La libéralisation des rails sera mise en œuvre à partir de l’année prochaine. Est-ce une menace ou une opportunité supplémentaire de se développer ?

La libéralisation du fret a commencé au 1er janvier 2007 alors que nous avons créé CFL Cargo en 2006. Nous évoluons donc dans un secteur qui est déjà hautement concurrentiel. Par cet exemple, je veux montrer que l’on a l’expérience de la concurrence.

Depuis 2010, le voyageur international a lui aussi été libéralisé. L’an prochain, ce sera le voyageur national qui sera mis en concurrence.

Aujourd’hui notre contrat avec le ministère du Développement durable et des Infrastructures, pour desservir le pays mais aussi la Grande Région, court jusqu’en 2024 et le gouvernement semble avoir l’intention de continuer avec les CFL. L’Etat investit dans les infrastructures et nous dans le matériel roulant. Notre commande pour les nouveaux trains s’élève à quelques 400 millions d’euros et l’Etat nous a assuré qu’il allait s’engager au-delà de ce terme que nous pouvons réaliser cet investissement.

Dans l’ensemble, nous recevons des feedbacks positifs de nos passagers qui sont plutôt ravis de notre personnel.

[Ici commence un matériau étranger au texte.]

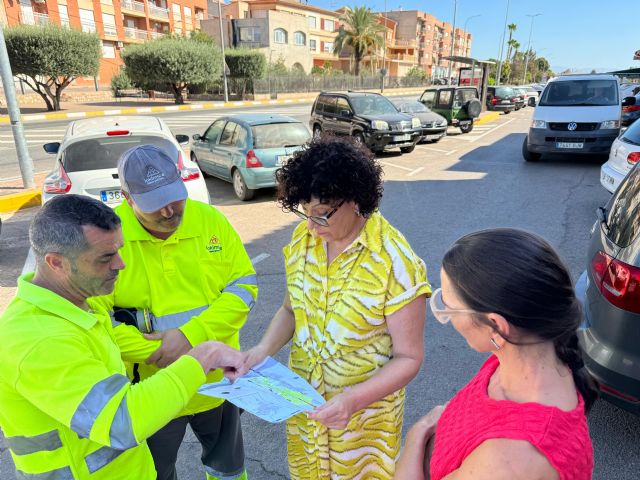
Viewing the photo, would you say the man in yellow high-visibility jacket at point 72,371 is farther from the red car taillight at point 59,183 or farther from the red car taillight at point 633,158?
the red car taillight at point 633,158

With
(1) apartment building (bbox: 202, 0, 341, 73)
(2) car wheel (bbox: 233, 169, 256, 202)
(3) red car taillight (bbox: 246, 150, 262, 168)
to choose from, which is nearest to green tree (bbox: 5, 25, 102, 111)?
(2) car wheel (bbox: 233, 169, 256, 202)

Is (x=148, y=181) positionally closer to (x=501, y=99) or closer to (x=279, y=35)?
(x=501, y=99)

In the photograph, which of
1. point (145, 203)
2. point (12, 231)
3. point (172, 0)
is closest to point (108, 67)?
point (172, 0)

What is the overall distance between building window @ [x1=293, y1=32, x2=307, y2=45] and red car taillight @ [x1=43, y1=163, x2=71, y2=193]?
184ft

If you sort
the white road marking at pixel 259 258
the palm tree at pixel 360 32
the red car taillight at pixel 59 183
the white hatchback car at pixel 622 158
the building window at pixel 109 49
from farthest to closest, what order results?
the palm tree at pixel 360 32 < the building window at pixel 109 49 < the white hatchback car at pixel 622 158 < the white road marking at pixel 259 258 < the red car taillight at pixel 59 183

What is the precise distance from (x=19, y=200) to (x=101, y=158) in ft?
10.3

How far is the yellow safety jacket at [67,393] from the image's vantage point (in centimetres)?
117

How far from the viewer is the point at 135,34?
46844 millimetres

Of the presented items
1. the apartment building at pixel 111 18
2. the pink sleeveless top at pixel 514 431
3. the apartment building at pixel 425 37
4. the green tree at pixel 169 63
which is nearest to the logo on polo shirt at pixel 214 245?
the pink sleeveless top at pixel 514 431

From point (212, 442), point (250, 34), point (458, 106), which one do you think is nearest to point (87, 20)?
point (250, 34)

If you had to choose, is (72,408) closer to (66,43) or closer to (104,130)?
(104,130)

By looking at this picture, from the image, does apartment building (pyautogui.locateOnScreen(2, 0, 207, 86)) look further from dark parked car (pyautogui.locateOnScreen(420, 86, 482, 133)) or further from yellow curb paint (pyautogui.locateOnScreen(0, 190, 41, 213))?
yellow curb paint (pyautogui.locateOnScreen(0, 190, 41, 213))

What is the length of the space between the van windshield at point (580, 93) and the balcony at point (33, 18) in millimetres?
40822

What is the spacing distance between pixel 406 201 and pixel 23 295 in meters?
7.42
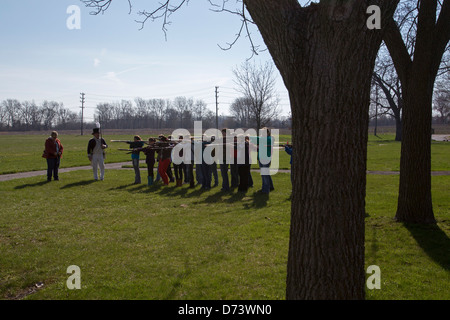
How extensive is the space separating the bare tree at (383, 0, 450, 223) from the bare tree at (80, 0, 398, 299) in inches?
167

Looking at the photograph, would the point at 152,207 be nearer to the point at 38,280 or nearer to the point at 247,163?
the point at 247,163

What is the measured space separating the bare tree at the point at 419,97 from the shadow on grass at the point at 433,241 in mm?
299

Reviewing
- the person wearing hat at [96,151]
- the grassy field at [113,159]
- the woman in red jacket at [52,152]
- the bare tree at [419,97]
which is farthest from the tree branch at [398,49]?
the woman in red jacket at [52,152]

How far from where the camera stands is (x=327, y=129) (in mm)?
2742

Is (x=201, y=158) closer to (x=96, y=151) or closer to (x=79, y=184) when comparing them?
(x=96, y=151)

Nous travaillons en ce sens à l’amélioration de l’information comme la mise en place d’affichage dynamique ou l’automatisation des annonces acoustiques.

Les CFL ont aussi l’ambition de devenir un prestataire de nouvelles solutions de mobilité

D’où par exemple, le lancement de l’application de carsharing FLEX avec CFL Mobility en 2018. Quel bilan tirez-vous presque un an après sa mise en service ?

C’est une initiative encore toute neuve et CFL Mobility permet d’étendre nos offres vis-à-vis des besoins de nos clients. Grâce à ce service, nous essayons d’apporter la flexibilité que nous n’avons pas avec le transport public. Nous visons les personnes qui se disent : « Tiens, j’ai besoin une à deux fois par semaine de la voiture… alors je vais l’utiliser tous les jours ». Nous essayons donc de changer cette perception de la mobilité. Aujourd’hui nous comptons 84 véhicules pour 26 stations. L’engouement est palpable, en moyenne nous comptons un peu plus de 600 clients et chaque semaine cette statistique augmente d’environ 4%. C’est un premier produit, mais on peut s’imaginer une addition d’autres services tels que celui-ci dans le futur. Les CFL ont aussi l’ambition de devenir un prestataire de nouvelles solutions de mobilité. C’est le cas par exemple pour la conduite autonome. Ce sujet nous intéresse beaucoup : tant en matière de marchandises que de passagers.

Quelle est justement votre vision de la mobilité dans la « Smart City » ?

Et si la ville du future pouvait être la Ville de Luxembourg (rires) ? J’ai quelques souhaits la concernant et ils sont justement basés sur les défis qui nous concernent aujourd’hui. Les flux principaux sont déjà élevés et nous pouvons simplement imaginer qu’ils seront beaucoup plus conséquents dans un avenir proche. Pour moi, la ville du futur est avant tout une ville qui évite au maximum les besoins de mobilité. Quand je dis éviter, c’est par exemple rapprocher le travail du logement grâce aux multiples possibilités liées aux digital, au télétravail ou encore adapter les horaires de travail pour les rendre plus flexible.

Les nouvelles technologies dont le Big Data vont modifier nos façons de traiter la mobilité et offriront de nouvelles possibilités… notamment au niveau des informations de plus en plus personnalisées, rapides et détaillées que nous offrons à nos usagers via notre application ou via notre site internet. Les NTIC vont donc agir en externe, mais aussi en interne avec des projets encore en phase pilote : comme ceux qui visent à digitaliser les processus de maintenance ou à structurer les flux d’informations.